I look at Wendy. She’s slumped in the chair, her eyes unfocused, her chest heaving. She looks like a woman who’s realised the cage doesn’t have a door because she no longer wants to leave.
“Now,” I say, standing up and offering my hand to her. “I believe it’s time for dessert. Upstairs.”
The dessert course never arrives.
Instead, the massive stained-glass windows in the dining room shatter inward in a rain of jagged, crystalline confetti. The heavy oak doors aren’t opened; they are breached.
Six men in tactical gear—Viktor’s elite, the North End’s finest wolves—swarm the room. Vane and Torin are on their feet in a heartbeat, weapons drawn, but I don’t move. I don’t even put down my wine glass. I just feel Wendy’s hand clutch the fabric of my sleeve, her fingers digging into my arm like talons.
A man steps forward, his face obscured by a mask until he pulls it away. It’s Mikhail, Viktor’s youngest nephew, a boy with too much ambition and not enough scars.
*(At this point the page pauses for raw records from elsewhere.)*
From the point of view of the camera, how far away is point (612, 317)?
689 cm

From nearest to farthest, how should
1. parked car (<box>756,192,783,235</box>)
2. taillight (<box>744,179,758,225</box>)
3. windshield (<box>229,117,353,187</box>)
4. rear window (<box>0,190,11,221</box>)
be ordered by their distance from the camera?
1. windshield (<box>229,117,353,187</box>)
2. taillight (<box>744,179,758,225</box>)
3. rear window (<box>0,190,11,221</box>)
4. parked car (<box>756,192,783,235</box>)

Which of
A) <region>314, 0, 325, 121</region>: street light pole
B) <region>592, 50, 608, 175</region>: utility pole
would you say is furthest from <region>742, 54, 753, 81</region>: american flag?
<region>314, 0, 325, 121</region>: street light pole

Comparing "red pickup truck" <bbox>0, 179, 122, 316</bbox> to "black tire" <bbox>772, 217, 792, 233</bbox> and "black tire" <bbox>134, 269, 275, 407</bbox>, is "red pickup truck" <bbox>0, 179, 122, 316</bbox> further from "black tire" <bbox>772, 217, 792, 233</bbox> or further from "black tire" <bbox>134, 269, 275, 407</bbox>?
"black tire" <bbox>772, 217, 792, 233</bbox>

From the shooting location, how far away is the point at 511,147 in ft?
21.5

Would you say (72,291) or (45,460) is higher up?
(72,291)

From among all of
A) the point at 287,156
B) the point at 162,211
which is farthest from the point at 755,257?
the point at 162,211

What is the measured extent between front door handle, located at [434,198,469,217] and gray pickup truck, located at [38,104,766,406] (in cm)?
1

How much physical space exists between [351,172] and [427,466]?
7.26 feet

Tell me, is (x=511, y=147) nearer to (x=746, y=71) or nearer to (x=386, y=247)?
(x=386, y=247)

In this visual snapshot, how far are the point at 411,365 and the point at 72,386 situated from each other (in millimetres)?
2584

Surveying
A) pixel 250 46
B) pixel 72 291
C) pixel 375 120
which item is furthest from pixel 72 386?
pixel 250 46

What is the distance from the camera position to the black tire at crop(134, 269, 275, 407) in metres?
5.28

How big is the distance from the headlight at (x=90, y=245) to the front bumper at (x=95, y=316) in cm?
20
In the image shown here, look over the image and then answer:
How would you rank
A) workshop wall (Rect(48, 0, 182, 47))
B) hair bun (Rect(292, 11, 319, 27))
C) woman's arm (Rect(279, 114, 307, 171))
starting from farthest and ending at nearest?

“Wendy,” Mikhail says, his eyes ignoring me entirely to fix on her terrified face. “We’re here to take you back. You don’t belong in this den of vipers. You’re the key to the city’s peace. You’re more important than you know, girl. Your blood is a currency you haven’t even begun to spend.”
He reaches out, his hand gloved in black leather, and grabs Wendy’s wrist to pull her from her chair.
She lets out a piercing, animalistic scream. It’s a sound of pure, instinctive terror. She doesn’t run for the door; she lunges for me. She dives behind my chair,cowering in the shadow of my shoulders, her face buried in my back as she sobs.